*DATA FOR THIS EXERCISE:*
[START]

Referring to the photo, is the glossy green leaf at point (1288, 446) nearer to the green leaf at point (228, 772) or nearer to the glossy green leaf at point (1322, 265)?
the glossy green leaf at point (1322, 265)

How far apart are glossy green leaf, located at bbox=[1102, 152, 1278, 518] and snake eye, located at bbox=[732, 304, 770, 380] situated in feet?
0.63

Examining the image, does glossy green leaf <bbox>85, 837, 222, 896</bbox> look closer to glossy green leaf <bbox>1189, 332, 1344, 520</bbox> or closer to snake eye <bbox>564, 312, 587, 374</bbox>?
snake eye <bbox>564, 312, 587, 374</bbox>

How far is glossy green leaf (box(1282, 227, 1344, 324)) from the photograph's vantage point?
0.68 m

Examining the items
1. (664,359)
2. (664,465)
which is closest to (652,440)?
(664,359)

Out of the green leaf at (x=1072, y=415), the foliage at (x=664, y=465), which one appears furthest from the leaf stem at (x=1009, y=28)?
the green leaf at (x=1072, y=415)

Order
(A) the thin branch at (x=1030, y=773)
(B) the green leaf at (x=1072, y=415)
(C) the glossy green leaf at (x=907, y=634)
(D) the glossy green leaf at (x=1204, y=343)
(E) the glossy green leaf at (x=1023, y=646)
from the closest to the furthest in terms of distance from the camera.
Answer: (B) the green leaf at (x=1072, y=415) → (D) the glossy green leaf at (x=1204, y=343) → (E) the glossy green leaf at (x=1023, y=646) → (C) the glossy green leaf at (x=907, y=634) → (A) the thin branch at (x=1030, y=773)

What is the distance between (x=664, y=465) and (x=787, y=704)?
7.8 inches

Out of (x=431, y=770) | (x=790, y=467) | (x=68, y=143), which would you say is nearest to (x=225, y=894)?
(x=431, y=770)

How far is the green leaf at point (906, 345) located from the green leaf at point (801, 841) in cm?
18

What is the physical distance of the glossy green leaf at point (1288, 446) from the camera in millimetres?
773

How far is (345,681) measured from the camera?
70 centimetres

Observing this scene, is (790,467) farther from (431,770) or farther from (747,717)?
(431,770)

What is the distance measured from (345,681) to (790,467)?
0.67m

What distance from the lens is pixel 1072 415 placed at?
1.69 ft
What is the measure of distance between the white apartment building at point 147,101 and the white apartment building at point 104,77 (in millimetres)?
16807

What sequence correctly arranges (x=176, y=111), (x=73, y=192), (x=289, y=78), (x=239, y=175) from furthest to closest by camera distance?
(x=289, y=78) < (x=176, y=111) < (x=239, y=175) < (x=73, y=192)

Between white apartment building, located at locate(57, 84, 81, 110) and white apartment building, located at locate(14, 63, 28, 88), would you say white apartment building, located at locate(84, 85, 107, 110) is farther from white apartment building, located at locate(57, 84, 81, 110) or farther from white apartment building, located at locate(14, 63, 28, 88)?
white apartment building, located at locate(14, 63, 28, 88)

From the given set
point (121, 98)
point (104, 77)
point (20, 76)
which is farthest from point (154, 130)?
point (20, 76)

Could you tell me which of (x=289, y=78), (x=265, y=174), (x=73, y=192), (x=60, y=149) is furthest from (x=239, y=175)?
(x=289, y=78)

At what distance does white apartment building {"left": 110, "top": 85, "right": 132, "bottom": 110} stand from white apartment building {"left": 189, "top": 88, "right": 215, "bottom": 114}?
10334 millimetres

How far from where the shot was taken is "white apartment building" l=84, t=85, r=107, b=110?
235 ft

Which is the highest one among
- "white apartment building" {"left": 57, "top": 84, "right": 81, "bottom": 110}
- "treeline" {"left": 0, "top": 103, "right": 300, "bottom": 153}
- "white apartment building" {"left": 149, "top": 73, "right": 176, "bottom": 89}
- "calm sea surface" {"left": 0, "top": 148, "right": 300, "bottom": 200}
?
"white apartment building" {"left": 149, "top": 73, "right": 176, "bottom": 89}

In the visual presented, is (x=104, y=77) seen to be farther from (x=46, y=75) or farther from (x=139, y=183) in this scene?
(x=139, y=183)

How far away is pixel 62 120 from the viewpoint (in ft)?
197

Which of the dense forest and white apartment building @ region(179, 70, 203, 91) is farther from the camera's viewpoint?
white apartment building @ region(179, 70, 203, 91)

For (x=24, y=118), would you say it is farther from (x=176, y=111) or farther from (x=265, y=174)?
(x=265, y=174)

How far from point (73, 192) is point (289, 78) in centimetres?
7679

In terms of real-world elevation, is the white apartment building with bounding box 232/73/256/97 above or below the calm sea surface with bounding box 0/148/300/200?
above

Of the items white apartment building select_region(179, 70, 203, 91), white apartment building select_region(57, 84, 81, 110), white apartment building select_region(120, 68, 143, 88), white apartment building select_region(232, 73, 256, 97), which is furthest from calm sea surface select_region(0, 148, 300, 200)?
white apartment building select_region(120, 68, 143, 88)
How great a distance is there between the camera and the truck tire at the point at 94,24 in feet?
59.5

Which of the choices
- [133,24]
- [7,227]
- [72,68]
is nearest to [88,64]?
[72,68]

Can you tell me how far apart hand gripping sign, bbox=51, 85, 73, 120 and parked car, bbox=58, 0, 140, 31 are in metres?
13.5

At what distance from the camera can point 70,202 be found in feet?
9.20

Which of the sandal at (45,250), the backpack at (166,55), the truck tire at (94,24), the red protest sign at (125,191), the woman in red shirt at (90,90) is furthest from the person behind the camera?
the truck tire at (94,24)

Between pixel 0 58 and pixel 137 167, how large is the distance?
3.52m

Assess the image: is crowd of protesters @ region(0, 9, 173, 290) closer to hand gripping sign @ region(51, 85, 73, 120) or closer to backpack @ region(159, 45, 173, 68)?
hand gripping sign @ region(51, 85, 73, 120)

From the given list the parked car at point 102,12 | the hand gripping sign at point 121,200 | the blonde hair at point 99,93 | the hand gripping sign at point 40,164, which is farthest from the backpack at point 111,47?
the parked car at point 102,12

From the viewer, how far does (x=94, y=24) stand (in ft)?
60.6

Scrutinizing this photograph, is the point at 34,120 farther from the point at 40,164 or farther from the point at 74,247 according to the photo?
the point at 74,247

[END]

*TO DO:*
Convert all the material above into a JSON list of strings, with one string for each line and the blank lines omitted.

*ANSWER TO THE EXERCISE:*
[
  "Referring to the photo, is the glossy green leaf at point (1288, 446) nearer to the green leaf at point (228, 772) or nearer to the glossy green leaf at point (1322, 265)?",
  "the glossy green leaf at point (1322, 265)",
  "How far apart are glossy green leaf, located at bbox=[1102, 152, 1278, 518] and snake eye, located at bbox=[732, 304, 770, 380] situated in feet?",
  "0.63",
  "Examining the image, does glossy green leaf <bbox>85, 837, 222, 896</bbox> look closer to glossy green leaf <bbox>1189, 332, 1344, 520</bbox> or closer to snake eye <bbox>564, 312, 587, 374</bbox>?",
  "snake eye <bbox>564, 312, 587, 374</bbox>",
  "How far is glossy green leaf (box(1282, 227, 1344, 324)) from the photograph's vantage point?",
  "0.68 m",
  "Examining the items",
  "1. (664,359)",
  "2. (664,465)",
  "which is closest to (652,440)?",
  "(664,359)",
  "Out of the green leaf at (x=1072, y=415), the foliage at (x=664, y=465), which one appears furthest from the leaf stem at (x=1009, y=28)?",
  "the green leaf at (x=1072, y=415)",
  "Order",
  "(A) the thin branch at (x=1030, y=773)",
  "(B) the green leaf at (x=1072, y=415)",
  "(C) the glossy green leaf at (x=907, y=634)",
  "(D) the glossy green leaf at (x=1204, y=343)",
  "(E) the glossy green leaf at (x=1023, y=646)",
  "from the closest to the furthest in terms of distance from the camera.",
  "Answer: (B) the green leaf at (x=1072, y=415) → (D) the glossy green leaf at (x=1204, y=343) → (E) the glossy green leaf at (x=1023, y=646) → (C) the glossy green leaf at (x=907, y=634) → (A) the thin branch at (x=1030, y=773)",
  "What is the distance between (x=664, y=465) and (x=787, y=704)?",
  "7.8 inches",
  "Out of (x=431, y=770) | (x=790, y=467) | (x=68, y=143), which would you say is nearest to (x=225, y=894)?",
  "(x=431, y=770)",
  "How far is the green leaf at point (906, 345) located from the green leaf at point (801, 841) in cm?",
  "18",
  "What is the physical distance of the glossy green leaf at point (1288, 446) from the camera in millimetres?",
  "773",
  "How far is (345,681) measured from the camera?",
  "70 centimetres",
  "Observing this scene, is (790,467) farther from (431,770) or farther from (747,717)?",
  "(431,770)",
  "What is the distance measured from (345,681) to (790,467)?",
  "0.67m",
  "What distance from the lens is pixel 1072 415 placed at?",
  "1.69 ft",
  "What is the measure of distance between the white apartment building at point 147,101 and the white apartment building at point 104,77 (in millimetres)?",
  "16807",
  "What sequence correctly arranges (x=176, y=111), (x=73, y=192), (x=289, y=78), (x=239, y=175) from furthest to closest by camera distance?",
  "(x=289, y=78) < (x=176, y=111) < (x=239, y=175) < (x=73, y=192)",
  "Between white apartment building, located at locate(57, 84, 81, 110) and white apartment building, located at locate(14, 63, 28, 88), would you say white apartment building, located at locate(84, 85, 107, 110) is farther from white apartment building, located at locate(57, 84, 81, 110) or farther from white apartment building, located at locate(14, 63, 28, 88)?",
  "white apartment building, located at locate(14, 63, 28, 88)",
  "From the given set",
  "point (121, 98)",
  "point (104, 77)",
  "point (20, 76)",
  "which is farthest from point (154, 130)?",
  "point (20, 76)",
  "Could you tell me which of (x=289, y=78), (x=265, y=174), (x=73, y=192), (x=60, y=149) is furthest from (x=239, y=175)?",
  "(x=289, y=78)",
  "At what distance does white apartment building {\"left\": 110, \"top\": 85, \"right\": 132, \"bottom\": 110} stand from white apartment building {\"left\": 189, \"top\": 88, \"right\": 215, \"bottom\": 114}?",
  "10334 millimetres",
  "How far from where the shot was taken is \"white apartment building\" l=84, t=85, r=107, b=110?",
  "235 ft",
  "Which is the highest one among",
  "- \"white apartment building\" {\"left\": 57, \"top\": 84, \"right\": 81, \"bottom\": 110}",
  "- \"treeline\" {\"left\": 0, \"top\": 103, \"right\": 300, \"bottom\": 153}",
  "- \"white apartment building\" {\"left\": 149, \"top\": 73, \"right\": 176, \"bottom\": 89}",
  "- \"calm sea surface\" {\"left\": 0, \"top\": 148, \"right\": 300, \"bottom\": 200}",
  "?",
  "\"white apartment building\" {\"left\": 149, \"top\": 73, \"right\": 176, \"bottom\": 89}",
  "In the visual presented, is (x=104, y=77) seen to be farther from (x=46, y=75) or farther from (x=139, y=183) in this scene?",
  "(x=139, y=183)",
  "How far away is pixel 62 120 from the viewpoint (in ft)?",
  "197",
  "Which of the dense forest and white apartment building @ region(179, 70, 203, 91) is farther from the camera's viewpoint?",
  "white apartment building @ region(179, 70, 203, 91)",
  "For (x=24, y=118), would you say it is farther from (x=176, y=111) or farther from (x=265, y=174)?",
  "(x=265, y=174)",
  "How far from point (73, 192) is point (289, 78) in centimetres?",
  "7679",
  "In terms of real-world elevation, is the white apartment building with bounding box 232/73/256/97 above or below the calm sea surface with bounding box 0/148/300/200?",
  "above",
  "Of the items white apartment building select_region(179, 70, 203, 91), white apartment building select_region(57, 84, 81, 110), white apartment building select_region(120, 68, 143, 88), white apartment building select_region(232, 73, 256, 97), which is furthest from calm sea surface select_region(0, 148, 300, 200)?",
  "white apartment building select_region(120, 68, 143, 88)",
  "How great a distance is there between the camera and the truck tire at the point at 94,24 in feet?",
  "59.5",
  "Which of the choices",
  "- [133,24]",
  "- [7,227]",
  "- [72,68]",
  "is nearest to [88,64]?",
  "[72,68]",
  "Can you tell me how far apart hand gripping sign, bbox=51, 85, 73, 120 and parked car, bbox=58, 0, 140, 31 are in metres?",
  "13.5",
  "At what distance from the camera can point 70,202 be found in feet?",
  "9.20",
  "Which of the sandal at (45,250), the backpack at (166,55), the truck tire at (94,24), the red protest sign at (125,191), the woman in red shirt at (90,90) is furthest from the person behind the camera?",
  "the truck tire at (94,24)",
  "Between pixel 0 58 and pixel 137 167, how large is the distance?",
  "3.52m",
  "Assess the image: is crowd of protesters @ region(0, 9, 173, 290) closer to hand gripping sign @ region(51, 85, 73, 120) or closer to backpack @ region(159, 45, 173, 68)?",
  "hand gripping sign @ region(51, 85, 73, 120)",
  "From the given list the parked car at point 102,12 | the hand gripping sign at point 121,200 | the blonde hair at point 99,93 | the hand gripping sign at point 40,164, which is farthest from the backpack at point 111,47?",
  "the parked car at point 102,12",
  "From the viewer, how far does (x=94, y=24) stand (in ft)?",
  "60.6",
  "Scrutinizing this photograph, is the point at 34,120 farther from the point at 40,164 or farther from the point at 74,247 according to the photo?",
  "the point at 74,247"
]